§ **Entries**:

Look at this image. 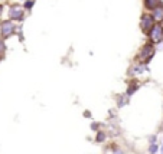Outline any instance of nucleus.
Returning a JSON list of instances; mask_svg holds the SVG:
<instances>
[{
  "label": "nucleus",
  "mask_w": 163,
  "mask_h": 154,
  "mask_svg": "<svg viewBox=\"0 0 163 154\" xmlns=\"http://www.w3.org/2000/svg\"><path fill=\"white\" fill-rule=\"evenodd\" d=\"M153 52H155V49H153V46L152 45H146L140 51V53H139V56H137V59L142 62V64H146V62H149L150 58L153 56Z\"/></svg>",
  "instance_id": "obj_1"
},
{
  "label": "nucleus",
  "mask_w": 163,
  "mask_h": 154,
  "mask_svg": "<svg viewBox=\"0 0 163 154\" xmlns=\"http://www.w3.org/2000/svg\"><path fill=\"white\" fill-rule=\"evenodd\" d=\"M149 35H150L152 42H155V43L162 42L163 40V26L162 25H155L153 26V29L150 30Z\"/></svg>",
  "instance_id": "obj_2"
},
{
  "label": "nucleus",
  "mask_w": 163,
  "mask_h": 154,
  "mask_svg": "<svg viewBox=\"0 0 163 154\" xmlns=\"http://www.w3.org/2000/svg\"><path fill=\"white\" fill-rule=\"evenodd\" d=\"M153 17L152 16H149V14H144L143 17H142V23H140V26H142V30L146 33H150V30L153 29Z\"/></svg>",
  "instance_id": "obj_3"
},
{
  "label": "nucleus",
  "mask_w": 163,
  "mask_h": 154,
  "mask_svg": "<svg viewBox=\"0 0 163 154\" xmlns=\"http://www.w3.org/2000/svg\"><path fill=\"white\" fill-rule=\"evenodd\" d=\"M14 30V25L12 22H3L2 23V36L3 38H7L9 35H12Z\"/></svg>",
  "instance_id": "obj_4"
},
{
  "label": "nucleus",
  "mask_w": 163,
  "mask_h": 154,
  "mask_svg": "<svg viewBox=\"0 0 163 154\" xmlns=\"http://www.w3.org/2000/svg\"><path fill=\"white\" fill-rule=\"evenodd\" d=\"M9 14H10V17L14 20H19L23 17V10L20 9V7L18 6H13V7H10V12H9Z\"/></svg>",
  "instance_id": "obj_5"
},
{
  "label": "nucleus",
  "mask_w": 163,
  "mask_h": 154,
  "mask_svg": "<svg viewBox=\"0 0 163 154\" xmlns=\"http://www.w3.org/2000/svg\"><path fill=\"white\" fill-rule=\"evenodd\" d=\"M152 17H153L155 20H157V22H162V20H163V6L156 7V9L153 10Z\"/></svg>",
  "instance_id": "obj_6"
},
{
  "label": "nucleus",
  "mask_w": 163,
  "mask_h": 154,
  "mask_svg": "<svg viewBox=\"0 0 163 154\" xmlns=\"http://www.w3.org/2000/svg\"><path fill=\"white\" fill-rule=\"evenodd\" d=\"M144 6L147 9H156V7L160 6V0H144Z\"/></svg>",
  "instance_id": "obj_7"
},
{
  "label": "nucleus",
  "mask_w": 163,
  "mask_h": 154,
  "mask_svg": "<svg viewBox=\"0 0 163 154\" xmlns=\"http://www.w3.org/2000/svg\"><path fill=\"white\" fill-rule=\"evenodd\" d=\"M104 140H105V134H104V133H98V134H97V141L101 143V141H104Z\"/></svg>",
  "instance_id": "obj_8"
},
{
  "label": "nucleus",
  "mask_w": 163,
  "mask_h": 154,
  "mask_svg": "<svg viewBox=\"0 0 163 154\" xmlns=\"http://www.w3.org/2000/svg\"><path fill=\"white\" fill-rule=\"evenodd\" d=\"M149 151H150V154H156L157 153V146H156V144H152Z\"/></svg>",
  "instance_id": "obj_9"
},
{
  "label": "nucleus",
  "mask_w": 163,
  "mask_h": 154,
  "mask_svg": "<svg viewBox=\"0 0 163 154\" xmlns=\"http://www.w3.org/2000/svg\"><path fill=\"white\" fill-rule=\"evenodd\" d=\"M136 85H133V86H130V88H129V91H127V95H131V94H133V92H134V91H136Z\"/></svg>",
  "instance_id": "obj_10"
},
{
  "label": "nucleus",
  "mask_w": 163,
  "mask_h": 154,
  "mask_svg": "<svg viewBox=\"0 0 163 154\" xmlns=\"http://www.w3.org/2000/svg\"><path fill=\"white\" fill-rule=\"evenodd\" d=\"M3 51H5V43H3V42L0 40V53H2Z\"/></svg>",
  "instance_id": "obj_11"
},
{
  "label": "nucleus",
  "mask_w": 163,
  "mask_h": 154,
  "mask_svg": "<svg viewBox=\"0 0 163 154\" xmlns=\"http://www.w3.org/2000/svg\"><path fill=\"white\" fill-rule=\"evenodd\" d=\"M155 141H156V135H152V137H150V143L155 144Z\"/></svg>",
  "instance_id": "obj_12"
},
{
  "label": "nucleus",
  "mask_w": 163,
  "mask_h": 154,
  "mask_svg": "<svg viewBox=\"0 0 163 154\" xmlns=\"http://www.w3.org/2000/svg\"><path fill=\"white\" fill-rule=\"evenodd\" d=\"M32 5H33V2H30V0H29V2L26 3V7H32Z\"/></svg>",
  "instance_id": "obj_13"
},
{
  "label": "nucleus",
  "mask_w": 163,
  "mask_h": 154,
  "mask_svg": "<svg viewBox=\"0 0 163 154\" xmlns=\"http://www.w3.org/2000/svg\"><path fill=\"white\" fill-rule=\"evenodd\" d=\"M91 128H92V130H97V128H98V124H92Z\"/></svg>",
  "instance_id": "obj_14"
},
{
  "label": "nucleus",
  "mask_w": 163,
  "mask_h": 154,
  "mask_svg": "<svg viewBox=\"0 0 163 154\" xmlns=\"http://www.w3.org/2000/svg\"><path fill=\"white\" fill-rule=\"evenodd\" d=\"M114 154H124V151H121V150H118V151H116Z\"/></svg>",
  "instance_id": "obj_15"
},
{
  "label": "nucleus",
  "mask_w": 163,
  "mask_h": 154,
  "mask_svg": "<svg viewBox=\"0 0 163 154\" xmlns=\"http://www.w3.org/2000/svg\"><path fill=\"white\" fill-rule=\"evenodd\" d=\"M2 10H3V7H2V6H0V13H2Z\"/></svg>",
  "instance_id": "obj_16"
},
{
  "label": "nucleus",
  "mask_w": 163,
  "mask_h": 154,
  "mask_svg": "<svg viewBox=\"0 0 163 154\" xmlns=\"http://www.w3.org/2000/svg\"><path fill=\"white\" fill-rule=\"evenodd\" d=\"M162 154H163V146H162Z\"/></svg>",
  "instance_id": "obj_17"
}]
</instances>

§ **Brief**:
Gather every line in the entries above that contains the string "instances". Uppercase and lowercase count as different.

§ **Answer to the exercise**:
Returning a JSON list of instances; mask_svg holds the SVG:
<instances>
</instances>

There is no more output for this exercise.